Swamy: Yes, the idea was to bully Justice Misra so that he recuses himself from the cases against Congress leaders he was handling. This would also have been a warning to other judges, that look even if we fail to impeach you, we can malign you.
But why this move? Former prime minister Manmohan Singh is reportedly against the impeachment move. So also are three former law ministers from the Congress—Ashwani Kumar, Salman Khurshid, and M. Veerappa Moily. Why then?
Swamy: Juvenile thinking is behind the impeachment move. Some buddhu has done it.
That’s how you describe Congress president Rahul Gandhi.
How will it affect the Congress politically?
Swamy: People are already seeing this as revenge. The Congress is defaming the CJI, for there is no corruption angle. Some old case, which never made it even to the trial stage. The charges are so vague that Abhishek Manu Singhvi has to hedge his remarks cautiously. Such things cannot be used to bring down a CJI. The Congress misadventure will cost them politically; it will affect their prospects in Karnataka elections.
Turning to the economy, how can the problem of non-performing assets or NPAs be tackled?
Swamy: We have to see how NPAs came into being in the first place. A phone call from the Finance Ministry, political intervention—such things have caused 90 per cent of NPAs. The situation hasn’t changed. The officers appointed by [former finance minister P.] Chidambaram are still calling the shots in the Ministry. I am getting them removed.

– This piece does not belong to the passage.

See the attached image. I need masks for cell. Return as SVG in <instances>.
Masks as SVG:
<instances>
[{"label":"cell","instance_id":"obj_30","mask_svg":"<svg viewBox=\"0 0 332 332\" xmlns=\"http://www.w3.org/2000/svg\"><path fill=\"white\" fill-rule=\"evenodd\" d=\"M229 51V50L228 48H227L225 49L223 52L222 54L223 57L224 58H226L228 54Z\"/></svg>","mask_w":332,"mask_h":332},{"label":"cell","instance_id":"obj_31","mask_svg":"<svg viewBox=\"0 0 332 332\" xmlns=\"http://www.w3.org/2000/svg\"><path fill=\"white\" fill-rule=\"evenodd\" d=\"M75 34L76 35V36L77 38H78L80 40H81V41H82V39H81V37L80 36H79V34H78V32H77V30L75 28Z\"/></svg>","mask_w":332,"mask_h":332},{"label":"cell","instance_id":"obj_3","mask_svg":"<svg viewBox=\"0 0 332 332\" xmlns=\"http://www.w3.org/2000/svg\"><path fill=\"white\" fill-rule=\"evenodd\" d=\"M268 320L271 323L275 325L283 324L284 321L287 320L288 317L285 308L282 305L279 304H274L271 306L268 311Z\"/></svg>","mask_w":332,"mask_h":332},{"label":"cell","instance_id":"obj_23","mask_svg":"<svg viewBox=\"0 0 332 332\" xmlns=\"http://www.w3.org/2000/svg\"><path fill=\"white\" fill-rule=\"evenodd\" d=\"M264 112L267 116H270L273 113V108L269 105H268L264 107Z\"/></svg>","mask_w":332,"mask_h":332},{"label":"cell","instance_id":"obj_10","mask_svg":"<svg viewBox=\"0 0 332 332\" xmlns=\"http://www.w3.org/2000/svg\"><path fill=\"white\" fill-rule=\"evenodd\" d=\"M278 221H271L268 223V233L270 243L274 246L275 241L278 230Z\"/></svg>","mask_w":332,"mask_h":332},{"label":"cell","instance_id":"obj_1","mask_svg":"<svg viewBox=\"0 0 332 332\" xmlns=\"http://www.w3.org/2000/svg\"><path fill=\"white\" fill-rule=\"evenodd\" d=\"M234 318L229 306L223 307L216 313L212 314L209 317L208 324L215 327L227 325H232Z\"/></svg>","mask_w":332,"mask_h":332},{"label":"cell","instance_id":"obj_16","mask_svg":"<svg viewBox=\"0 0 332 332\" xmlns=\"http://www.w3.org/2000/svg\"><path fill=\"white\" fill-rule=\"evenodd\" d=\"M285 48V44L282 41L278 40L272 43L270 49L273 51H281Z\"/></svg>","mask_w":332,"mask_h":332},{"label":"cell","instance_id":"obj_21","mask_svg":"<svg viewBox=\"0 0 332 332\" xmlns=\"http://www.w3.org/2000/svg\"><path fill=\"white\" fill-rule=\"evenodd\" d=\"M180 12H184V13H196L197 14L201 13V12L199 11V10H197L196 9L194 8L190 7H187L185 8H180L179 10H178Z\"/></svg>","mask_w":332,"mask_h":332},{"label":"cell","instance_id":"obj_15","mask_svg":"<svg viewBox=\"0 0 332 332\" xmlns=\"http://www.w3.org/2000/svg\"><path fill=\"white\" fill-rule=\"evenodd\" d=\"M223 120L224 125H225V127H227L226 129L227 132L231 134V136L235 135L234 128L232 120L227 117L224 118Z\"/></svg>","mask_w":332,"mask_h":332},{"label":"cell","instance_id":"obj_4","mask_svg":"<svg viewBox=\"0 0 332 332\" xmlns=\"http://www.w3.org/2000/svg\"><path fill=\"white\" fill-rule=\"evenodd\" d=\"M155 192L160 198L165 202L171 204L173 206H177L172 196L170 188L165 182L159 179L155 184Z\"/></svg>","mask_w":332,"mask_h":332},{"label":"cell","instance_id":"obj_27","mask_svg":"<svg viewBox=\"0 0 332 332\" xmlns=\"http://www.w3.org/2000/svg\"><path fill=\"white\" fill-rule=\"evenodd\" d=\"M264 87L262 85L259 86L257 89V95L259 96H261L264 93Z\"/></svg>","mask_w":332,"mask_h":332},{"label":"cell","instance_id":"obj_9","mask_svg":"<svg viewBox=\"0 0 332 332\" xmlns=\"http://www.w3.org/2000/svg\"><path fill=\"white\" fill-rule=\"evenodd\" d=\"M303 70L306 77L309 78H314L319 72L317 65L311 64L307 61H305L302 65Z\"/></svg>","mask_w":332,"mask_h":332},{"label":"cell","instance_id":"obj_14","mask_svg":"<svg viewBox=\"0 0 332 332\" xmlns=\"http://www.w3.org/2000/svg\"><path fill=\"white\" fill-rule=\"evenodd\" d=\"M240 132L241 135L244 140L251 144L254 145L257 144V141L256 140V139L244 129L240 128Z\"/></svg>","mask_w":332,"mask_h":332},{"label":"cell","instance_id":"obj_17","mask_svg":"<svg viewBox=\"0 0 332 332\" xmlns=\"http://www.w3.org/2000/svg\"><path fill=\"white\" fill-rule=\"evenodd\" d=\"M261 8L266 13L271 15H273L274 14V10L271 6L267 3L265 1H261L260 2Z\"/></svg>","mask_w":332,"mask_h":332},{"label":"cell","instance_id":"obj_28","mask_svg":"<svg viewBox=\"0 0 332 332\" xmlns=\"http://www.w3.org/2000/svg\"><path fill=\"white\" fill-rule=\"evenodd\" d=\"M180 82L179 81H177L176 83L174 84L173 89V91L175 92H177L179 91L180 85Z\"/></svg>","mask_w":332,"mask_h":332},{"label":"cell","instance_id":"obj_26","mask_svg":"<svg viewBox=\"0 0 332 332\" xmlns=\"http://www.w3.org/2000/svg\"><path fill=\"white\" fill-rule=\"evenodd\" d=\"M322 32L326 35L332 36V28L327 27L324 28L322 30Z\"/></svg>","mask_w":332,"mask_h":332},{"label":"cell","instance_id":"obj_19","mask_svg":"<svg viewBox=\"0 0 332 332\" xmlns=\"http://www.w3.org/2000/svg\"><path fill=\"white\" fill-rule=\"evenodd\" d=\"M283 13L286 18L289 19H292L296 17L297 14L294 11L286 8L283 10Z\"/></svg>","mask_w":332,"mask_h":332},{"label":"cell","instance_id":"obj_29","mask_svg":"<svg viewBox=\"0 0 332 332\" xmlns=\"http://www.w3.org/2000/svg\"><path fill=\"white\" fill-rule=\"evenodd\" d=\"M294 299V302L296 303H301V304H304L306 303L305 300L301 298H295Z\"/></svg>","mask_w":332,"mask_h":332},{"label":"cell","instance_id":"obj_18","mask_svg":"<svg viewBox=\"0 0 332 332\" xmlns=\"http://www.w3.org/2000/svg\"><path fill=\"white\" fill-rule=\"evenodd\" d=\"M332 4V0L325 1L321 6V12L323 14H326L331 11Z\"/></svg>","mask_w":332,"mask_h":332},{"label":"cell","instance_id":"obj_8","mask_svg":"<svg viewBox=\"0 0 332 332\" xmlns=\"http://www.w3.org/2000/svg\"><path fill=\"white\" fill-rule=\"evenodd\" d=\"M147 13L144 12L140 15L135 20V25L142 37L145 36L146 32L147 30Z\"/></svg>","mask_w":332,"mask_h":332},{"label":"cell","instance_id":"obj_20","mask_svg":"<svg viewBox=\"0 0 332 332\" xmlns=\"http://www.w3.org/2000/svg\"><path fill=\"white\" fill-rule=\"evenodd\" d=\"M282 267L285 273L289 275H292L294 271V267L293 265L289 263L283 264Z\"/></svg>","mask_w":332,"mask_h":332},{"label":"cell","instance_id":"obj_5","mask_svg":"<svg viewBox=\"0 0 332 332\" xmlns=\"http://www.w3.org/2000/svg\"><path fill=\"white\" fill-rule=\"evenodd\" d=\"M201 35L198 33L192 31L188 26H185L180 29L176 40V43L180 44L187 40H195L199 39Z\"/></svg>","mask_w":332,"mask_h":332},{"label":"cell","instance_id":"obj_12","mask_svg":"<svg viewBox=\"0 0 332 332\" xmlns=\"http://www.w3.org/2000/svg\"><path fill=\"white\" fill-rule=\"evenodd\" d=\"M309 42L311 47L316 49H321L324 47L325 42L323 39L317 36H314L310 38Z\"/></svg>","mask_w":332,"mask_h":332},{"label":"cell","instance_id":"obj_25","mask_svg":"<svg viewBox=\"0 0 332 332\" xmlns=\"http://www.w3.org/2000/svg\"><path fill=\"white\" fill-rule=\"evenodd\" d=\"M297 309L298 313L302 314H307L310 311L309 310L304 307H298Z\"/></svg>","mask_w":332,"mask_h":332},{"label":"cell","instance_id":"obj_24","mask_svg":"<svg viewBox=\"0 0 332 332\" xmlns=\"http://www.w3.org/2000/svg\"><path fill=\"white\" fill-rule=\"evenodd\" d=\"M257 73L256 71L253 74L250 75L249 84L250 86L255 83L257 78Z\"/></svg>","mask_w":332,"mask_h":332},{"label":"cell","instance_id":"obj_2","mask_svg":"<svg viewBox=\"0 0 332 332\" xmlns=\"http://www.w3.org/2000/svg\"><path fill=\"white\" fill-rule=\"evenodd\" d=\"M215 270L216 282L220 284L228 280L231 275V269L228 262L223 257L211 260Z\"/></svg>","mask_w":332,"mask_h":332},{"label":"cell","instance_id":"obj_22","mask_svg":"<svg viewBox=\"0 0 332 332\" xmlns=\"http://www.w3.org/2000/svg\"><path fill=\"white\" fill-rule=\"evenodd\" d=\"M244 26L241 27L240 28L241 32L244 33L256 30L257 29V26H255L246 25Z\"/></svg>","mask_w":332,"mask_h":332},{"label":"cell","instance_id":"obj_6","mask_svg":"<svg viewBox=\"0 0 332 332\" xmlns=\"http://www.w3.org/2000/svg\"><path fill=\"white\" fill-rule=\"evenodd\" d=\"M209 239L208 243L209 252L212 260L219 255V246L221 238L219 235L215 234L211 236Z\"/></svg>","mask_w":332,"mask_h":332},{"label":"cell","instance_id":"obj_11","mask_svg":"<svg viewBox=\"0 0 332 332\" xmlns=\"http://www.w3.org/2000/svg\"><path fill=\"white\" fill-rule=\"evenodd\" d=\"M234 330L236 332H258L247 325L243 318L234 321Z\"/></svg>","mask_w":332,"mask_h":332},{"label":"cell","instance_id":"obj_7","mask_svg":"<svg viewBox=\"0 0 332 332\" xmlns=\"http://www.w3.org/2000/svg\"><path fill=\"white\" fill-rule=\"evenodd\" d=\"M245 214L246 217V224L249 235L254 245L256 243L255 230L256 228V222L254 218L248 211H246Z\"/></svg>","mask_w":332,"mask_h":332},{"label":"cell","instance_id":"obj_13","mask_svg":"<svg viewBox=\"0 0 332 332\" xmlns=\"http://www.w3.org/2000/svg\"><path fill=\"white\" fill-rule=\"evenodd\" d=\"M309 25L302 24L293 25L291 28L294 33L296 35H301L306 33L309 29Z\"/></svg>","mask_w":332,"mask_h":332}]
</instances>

The rest were caused by high interest rates imposed by [former Reserve Bank of India governor] Raghuram Rajan. The entire economy, especially the small and medium sector, was hit by high rates.
Last month, you tweeted about the high NPAs of the Adani Group. The next day, Group companies’ stocks nosedived. Do you intend to go after them?

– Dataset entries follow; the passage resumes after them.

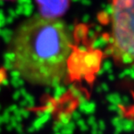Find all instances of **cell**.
I'll list each match as a JSON object with an SVG mask.
<instances>
[{
    "label": "cell",
    "instance_id": "6da1fadb",
    "mask_svg": "<svg viewBox=\"0 0 134 134\" xmlns=\"http://www.w3.org/2000/svg\"><path fill=\"white\" fill-rule=\"evenodd\" d=\"M68 26L59 18L37 14L17 28L10 42V65L31 85L52 87L69 73L74 46Z\"/></svg>",
    "mask_w": 134,
    "mask_h": 134
},
{
    "label": "cell",
    "instance_id": "277c9868",
    "mask_svg": "<svg viewBox=\"0 0 134 134\" xmlns=\"http://www.w3.org/2000/svg\"><path fill=\"white\" fill-rule=\"evenodd\" d=\"M4 1H10V2H13V1H16V0H4Z\"/></svg>",
    "mask_w": 134,
    "mask_h": 134
},
{
    "label": "cell",
    "instance_id": "7a4b0ae2",
    "mask_svg": "<svg viewBox=\"0 0 134 134\" xmlns=\"http://www.w3.org/2000/svg\"><path fill=\"white\" fill-rule=\"evenodd\" d=\"M111 32L107 48L120 67L132 66L134 57V0H111Z\"/></svg>",
    "mask_w": 134,
    "mask_h": 134
},
{
    "label": "cell",
    "instance_id": "3957f363",
    "mask_svg": "<svg viewBox=\"0 0 134 134\" xmlns=\"http://www.w3.org/2000/svg\"><path fill=\"white\" fill-rule=\"evenodd\" d=\"M40 14L43 17L58 18L68 9L70 0H37Z\"/></svg>",
    "mask_w": 134,
    "mask_h": 134
}]
</instances>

Swamy: I can’t keep fighting everybody all the time. I haven’t taken a penny from anybody in my fight against corruption. There are so many cases that I am fighting. I want to focus on politicians who are anyway the root of corruption, the real disease. Wrongdoings by businessmen are just symptoms. I would rather focus on the disease rather than the symptoms.
When Narendra Modi became Prime Minister in May 2014, everything on the economy was in his favor—crude prices were down and remained so for quite some time, world economy had recovered from the global financial meltdown, he had a carte blanche as far as economic policy or any other policy was concerned. So what went wrong?
Swamy: What do you do when you have a Finance Minister who is illiterate in economics? There is a Chief Economic Advisor [Arvind Subramanian] who had called Modi an overrated politician in 2013. So what happens is that demonetization is messed up because the Finance Ministry was clueless. The goods and services tax or GST is rolled out without preparation. The system is run by a company in which foreigners have big stakes.
The official claim is that India is getting huge amounts of foreign direct investment (FDI). In the past, much of the so-called FDI was just domestically-generated black money getting round-tripped as FDI. What’s the situation now?
Swamy: Nothing has changed. What else explains that most FDI we get is from Mauritius, Singapore, and Dubai?